Well, the average full scholarship comes in at $28,000 a year – but that’s still about $3,400 short of the full cost of attendance at the average Football Bowl Series institution. And as Franklin notes, even if he were allowed to hold down a second job, he wouldn’t have time: he’s got class from 10 a.m. to 1 p.m., team meetings from 2 to 3:15, practice for another two hours after that, followed by tutoring from 7 to 9, then it’s time to do homework.

One athlete says he knows making that interception on Saturday is more important than getting As or Bs in classes. After all, he says, how can administrators and coaches expect him to show up to class alert right after he’s been run till he pukes at morning practice?

“If you don’t like the deal, then go do something else,” Harvey Perlman, chancellor of the University of Nebraska at Lincoln and one of the more outspoken college presidents when it comes to sports, says in the film.

Nearly 50 other Division I institutions declined interview requests for "Schooled." Former UNC Chancellor Holden Thorp, who resigned in the wake of the academic scandal and is now provost at Washington University in St. Louis, only stated that new policies and procedures will ensure nothing like that ever happens again on the campus.

In a panel discussion after the film, Willingham, the UNC learning specialist, half-joked that she was still employed but “it’s day to day.” While she’s moved out of the athletic department, the (arguably positive) repercussions of her decision to leak the no-show classes story to the News & Observer of Raleigh are still being felt on the campus.

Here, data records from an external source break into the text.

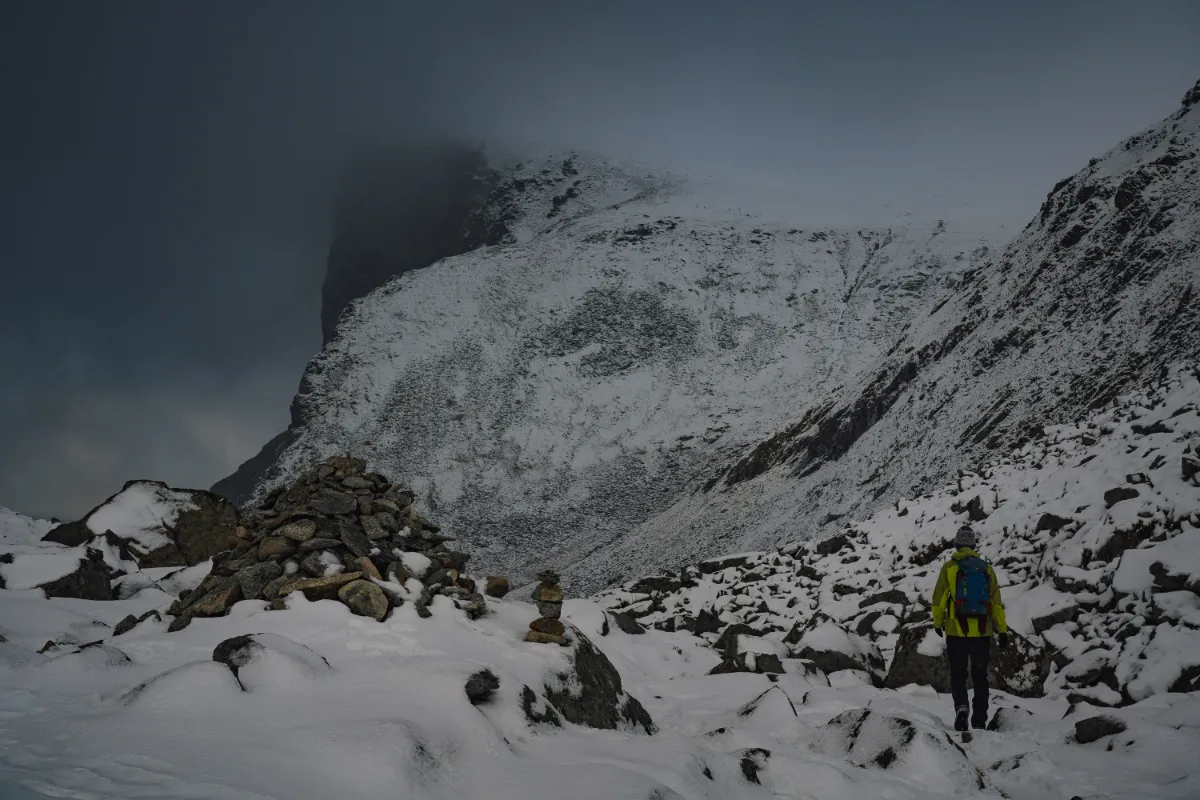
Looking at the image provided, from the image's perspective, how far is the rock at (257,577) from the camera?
27.1ft

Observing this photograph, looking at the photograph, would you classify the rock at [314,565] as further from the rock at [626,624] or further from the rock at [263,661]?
the rock at [626,624]

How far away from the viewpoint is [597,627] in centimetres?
1398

The NCAA declined to investigate UNC because athletes were not the sole beneficiaries of the classes. And a university investigation placed the blame not on faculty or athletics officials but on the head of the African and Afro-American studies department. (However, it was later revealed that Julius Nyang’oro set up the classes at the behest of athletic academic support staff and was offered gifts such as football tickets.)

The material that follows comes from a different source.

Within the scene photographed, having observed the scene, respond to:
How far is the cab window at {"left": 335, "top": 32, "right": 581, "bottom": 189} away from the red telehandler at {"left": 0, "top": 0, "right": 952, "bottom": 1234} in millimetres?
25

“If the NCAA doesn’t want to look at this,” News & Observer reporter Dan Kane says, “you could argue they just sent a message to everyone across the country.”

The film covers a lot in 90 minutes, and the conflicts it explores will be familiar to anyone who works on a college campus (at least, a Division I campus). It also touches on the physical dangers of football and explores the NCAA's use of amateurism and the term "student-athlete," which in court has allowed it to withhold workers' compensation and medical payments for injuries.

But one person in the audience – George Mason University men’s basketball coach Paul Hewitt – argued after the screening that there’s “more sides to the story.”

“Shows like this lead to a reduction in opportunities,” Hewitt said, pointing to all the scholarships provided both in football and basketball and in the non-revenue sports they support. “This show should be about the American education system, not the athletic system.”

Hewitt observed an oft-cited point by the NCAA: that athletes graduate at higher rates than non-athletes.

“We don’t want to graduate them,” panelist and Sacred Heart University athletic director Bobby Valentine countered, “we want to educate them.”

"Schooled: The Price of College Sports" premieres Wednesday at 8 p.m. on the Epix Channel and will also be available online with a free two-week trial.